Use path::symbol with --mode calls to focus on one callable symbol, for example
idx deps src/services/user.ts::createUser --mode calls --direction both.
| Option | Default | Description |
|------------------|---------|------------------------------------------------------------|
| --mode <mode> | modules | modules/module-imports or calls/call-graph |
| --direction <dir> | both | callers/imported-by, callees/imports, or both |
| --depth <n> | 1 | Traversal depth, with transitive edges marked as d=<n> |
| --show-edges | — | Show the import specifier or call name/kind that created each edge |
| --tests | — | Show nearest/impacted tests and a suggested verification command |
idx uninstall
Remove the .indexer-cli/ directory from the initialized project root. Also removes the generated
.claude/skills/ directories created by indexer-cli, cleans this CLI's Git hook block, and removes its
.gitignore entries when present. Prompts for confirmation unless -f is given.
Deprecated generated skill directories such as context-pack are cleaned up when present.
idx doctor [dir]
Health-check and repair registered indexer projects. Runs system prerequisite checks (same as idx setup), then
operates on registered projects. Without arguments, operates on all projects in the global registry
(~/.indexer-cli/registry.json) and cleans stale entries. With a directory argument, scans its
subdirectories for .indexer-cli/, auto-registers found projects, and operates on them.
| Option | Description |
|---------------------|--------------------------------------------------|
| --skills-only | Only refresh skills without full reinstall |
| -f, --force | Skip confirmation prompt |
The global registry is maintained automatically: idx init registers a project, idx uninstall unregisters it.

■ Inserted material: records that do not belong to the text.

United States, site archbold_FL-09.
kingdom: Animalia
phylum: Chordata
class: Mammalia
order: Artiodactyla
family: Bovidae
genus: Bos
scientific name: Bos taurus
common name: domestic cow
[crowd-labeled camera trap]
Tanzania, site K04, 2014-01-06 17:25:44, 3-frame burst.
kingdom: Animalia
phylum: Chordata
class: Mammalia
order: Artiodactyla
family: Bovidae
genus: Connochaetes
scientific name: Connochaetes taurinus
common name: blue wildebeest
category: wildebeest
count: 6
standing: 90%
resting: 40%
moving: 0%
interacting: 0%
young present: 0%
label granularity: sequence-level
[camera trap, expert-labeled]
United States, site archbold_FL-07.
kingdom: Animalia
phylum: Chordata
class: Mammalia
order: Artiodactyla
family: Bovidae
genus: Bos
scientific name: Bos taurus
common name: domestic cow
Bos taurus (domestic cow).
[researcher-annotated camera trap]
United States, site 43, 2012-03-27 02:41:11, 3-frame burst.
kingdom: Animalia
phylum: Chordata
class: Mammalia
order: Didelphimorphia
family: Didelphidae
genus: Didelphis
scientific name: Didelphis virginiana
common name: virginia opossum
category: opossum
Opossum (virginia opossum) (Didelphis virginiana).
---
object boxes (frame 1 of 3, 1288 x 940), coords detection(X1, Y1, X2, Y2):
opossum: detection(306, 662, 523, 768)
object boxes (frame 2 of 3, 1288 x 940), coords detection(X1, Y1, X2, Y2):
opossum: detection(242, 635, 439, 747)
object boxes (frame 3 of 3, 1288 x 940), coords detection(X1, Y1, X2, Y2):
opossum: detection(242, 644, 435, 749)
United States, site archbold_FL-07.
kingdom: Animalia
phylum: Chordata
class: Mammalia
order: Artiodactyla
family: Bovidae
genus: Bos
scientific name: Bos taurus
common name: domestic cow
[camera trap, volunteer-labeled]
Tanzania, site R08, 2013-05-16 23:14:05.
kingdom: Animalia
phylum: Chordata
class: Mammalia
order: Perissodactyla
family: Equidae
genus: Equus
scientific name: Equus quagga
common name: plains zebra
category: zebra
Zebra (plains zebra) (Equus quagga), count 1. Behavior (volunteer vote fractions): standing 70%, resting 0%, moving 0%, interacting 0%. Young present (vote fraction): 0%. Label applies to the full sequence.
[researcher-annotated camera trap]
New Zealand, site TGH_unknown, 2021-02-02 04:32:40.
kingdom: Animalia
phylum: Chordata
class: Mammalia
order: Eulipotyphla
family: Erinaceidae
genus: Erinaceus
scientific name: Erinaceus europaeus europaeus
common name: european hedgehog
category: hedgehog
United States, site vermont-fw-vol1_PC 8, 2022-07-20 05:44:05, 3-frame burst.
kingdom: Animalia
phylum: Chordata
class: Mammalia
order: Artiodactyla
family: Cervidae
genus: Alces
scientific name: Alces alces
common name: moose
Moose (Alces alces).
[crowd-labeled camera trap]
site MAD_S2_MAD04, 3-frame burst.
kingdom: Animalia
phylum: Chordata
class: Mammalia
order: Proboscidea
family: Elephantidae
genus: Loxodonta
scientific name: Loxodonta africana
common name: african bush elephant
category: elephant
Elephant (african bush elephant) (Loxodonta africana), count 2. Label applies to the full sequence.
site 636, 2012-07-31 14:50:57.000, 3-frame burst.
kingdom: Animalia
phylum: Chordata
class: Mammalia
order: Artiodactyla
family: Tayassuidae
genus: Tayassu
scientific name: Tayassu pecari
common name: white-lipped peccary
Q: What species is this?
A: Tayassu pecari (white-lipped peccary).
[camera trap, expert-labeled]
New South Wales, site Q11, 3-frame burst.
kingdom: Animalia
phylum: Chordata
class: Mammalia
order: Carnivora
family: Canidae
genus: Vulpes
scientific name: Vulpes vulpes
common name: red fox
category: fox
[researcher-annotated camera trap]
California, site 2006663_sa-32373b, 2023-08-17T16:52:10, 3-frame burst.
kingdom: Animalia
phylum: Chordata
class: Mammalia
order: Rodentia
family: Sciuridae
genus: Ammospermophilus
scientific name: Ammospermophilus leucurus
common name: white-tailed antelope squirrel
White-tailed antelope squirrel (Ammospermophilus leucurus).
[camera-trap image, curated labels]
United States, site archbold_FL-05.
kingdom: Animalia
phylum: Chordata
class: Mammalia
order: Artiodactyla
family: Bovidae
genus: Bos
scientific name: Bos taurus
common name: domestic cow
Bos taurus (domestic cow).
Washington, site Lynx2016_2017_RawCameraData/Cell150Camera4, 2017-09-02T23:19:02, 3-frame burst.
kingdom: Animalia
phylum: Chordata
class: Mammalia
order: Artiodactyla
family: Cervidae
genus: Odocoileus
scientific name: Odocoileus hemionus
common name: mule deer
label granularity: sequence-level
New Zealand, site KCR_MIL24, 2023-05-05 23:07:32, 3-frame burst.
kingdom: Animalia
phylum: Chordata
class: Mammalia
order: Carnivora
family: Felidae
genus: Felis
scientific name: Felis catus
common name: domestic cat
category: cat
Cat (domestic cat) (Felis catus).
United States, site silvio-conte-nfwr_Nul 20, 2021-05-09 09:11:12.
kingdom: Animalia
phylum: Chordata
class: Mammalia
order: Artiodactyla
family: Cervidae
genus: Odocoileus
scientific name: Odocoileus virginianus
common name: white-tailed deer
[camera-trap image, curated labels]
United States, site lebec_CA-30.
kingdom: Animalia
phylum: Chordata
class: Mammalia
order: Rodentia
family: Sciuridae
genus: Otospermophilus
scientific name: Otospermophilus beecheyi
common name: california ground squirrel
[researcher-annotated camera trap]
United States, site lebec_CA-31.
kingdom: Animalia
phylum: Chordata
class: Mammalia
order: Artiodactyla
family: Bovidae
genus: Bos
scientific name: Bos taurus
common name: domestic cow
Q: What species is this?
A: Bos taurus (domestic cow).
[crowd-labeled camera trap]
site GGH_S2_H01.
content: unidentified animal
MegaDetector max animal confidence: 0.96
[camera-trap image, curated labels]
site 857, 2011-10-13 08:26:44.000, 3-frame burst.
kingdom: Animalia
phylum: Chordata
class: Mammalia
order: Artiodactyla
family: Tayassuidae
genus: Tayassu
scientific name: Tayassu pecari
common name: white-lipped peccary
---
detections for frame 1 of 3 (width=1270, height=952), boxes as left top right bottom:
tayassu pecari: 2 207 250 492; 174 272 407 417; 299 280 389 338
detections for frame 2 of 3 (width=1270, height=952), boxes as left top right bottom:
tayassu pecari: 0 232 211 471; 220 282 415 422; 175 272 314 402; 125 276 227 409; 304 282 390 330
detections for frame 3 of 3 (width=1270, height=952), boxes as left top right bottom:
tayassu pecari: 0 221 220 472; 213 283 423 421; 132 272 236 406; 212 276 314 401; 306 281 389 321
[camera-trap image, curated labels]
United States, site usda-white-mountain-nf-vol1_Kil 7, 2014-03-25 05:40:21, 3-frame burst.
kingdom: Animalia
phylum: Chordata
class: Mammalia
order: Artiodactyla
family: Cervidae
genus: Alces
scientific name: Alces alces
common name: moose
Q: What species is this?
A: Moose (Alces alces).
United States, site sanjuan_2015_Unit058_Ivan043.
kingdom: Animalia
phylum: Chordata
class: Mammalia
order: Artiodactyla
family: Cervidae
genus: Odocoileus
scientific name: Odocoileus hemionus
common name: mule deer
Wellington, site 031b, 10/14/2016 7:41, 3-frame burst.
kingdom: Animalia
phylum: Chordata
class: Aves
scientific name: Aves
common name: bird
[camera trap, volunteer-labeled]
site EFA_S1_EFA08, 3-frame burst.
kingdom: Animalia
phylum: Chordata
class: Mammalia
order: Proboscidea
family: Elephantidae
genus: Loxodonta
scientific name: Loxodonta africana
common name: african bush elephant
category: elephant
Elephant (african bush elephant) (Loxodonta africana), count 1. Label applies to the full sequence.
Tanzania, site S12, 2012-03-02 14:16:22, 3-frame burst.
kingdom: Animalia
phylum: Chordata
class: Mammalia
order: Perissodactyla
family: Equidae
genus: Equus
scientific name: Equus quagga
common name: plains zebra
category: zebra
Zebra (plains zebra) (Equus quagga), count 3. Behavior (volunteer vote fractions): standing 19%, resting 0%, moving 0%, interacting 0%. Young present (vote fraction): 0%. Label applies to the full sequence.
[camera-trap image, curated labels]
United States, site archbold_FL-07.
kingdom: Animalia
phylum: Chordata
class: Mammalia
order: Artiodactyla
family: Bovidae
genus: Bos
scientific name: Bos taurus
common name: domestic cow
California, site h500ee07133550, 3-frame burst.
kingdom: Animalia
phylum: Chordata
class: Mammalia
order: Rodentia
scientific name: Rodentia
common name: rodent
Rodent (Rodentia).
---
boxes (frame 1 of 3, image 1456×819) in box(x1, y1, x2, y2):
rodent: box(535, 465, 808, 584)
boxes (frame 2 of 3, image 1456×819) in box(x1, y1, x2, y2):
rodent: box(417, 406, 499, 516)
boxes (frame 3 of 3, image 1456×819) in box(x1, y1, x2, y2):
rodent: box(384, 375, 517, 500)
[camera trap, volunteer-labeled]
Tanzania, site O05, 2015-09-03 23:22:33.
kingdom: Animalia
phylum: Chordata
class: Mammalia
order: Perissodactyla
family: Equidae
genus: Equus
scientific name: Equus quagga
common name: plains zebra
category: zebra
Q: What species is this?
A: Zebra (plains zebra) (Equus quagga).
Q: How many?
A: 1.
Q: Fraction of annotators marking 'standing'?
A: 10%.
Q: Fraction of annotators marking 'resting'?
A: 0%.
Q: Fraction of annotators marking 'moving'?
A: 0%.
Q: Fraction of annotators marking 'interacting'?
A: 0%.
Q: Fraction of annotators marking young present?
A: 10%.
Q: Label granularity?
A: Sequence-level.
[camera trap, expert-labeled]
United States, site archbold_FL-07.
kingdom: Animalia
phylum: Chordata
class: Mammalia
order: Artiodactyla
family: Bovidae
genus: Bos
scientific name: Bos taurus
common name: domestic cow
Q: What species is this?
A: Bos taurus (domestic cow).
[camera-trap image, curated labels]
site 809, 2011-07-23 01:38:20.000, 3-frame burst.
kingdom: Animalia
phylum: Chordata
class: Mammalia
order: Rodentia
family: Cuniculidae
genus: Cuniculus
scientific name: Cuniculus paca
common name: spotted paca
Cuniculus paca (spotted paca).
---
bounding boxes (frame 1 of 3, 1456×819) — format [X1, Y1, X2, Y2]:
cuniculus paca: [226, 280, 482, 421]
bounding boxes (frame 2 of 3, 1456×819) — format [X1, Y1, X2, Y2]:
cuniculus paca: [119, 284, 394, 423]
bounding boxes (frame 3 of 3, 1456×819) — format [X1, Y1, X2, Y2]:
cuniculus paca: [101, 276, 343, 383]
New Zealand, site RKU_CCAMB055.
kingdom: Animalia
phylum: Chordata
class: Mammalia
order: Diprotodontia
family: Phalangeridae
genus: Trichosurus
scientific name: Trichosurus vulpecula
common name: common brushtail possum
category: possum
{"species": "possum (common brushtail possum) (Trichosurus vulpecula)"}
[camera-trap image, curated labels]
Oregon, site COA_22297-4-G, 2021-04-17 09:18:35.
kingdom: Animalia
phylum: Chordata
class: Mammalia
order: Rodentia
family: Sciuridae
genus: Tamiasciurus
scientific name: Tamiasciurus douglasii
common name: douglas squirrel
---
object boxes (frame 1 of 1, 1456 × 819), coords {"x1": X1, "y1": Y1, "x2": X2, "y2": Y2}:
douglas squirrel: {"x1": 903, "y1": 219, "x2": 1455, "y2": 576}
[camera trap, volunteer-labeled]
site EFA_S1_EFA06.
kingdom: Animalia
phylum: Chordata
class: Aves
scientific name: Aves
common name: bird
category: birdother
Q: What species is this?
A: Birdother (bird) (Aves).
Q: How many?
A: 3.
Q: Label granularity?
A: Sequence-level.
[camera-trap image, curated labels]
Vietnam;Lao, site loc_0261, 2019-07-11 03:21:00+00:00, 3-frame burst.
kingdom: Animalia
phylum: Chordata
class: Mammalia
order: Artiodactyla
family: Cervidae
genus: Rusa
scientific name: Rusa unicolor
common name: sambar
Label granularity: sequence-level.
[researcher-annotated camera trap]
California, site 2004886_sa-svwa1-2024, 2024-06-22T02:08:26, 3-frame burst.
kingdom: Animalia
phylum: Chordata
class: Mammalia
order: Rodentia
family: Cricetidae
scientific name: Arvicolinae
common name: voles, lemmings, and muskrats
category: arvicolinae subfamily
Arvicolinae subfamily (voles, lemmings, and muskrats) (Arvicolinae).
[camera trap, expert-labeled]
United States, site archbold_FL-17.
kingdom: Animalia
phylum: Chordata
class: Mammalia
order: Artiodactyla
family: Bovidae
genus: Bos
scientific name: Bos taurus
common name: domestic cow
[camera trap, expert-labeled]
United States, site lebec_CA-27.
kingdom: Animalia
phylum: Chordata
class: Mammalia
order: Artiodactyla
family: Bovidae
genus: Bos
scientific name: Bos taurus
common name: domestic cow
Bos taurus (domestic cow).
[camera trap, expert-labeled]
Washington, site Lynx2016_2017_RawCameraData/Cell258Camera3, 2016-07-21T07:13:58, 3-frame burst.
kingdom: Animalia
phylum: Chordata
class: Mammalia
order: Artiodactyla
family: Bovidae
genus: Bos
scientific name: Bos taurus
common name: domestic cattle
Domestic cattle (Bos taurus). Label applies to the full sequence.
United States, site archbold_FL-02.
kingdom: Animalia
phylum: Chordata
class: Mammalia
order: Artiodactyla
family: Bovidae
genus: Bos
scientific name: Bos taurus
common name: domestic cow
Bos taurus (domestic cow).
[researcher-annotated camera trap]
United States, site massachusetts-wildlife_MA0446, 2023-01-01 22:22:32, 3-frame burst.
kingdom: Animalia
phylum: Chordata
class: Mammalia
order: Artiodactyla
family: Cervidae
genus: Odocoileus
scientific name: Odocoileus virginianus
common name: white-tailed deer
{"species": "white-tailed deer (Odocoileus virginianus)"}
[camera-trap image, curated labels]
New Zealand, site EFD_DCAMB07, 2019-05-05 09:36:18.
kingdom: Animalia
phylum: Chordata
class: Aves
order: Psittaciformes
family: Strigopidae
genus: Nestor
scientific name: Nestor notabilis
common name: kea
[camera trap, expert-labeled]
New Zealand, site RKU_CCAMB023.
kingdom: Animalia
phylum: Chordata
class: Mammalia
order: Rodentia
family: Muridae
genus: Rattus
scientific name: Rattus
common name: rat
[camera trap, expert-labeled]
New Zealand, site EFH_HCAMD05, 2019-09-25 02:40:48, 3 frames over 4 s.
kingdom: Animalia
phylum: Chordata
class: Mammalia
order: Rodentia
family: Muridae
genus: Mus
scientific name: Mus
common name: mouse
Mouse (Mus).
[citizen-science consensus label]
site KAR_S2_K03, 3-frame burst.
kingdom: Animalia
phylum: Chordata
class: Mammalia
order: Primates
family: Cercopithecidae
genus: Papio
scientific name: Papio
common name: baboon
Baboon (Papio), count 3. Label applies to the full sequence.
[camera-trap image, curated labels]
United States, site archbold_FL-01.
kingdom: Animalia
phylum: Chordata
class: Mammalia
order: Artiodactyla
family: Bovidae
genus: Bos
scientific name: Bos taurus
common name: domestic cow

idx doctor <dir> also registers discovered projects.
Auto-update behavior
indexer-cli auto-update runs after a successful command execution, not before command execution.
- The current run always completes on the currently installed CLI version.
- If a newer version is available and auto-update is allowed, it is installed at process exit.
- The newly installed version is used on the next command run.
- Help/version and invalid-command paths do not trigger post-command auto-update.
Pass --no-auto-update with any command to skip the auto-update attempt for that run.
Release process
Publishing is handled by scripts/publish.sh: it bumps the version, runs a smoke-test on the packed tarball,
then pushes a tag to master. CI builds, tests, and runs the same tarball smoke-test before publishing to npm.
The smoke-test (npm run smoke-test) verifies the packed artifact by installing it in an isolated temp directory
and running: --help, bare invocation, setup --help, search --help, init --help, and --version.
Publish is blocked if any check fails.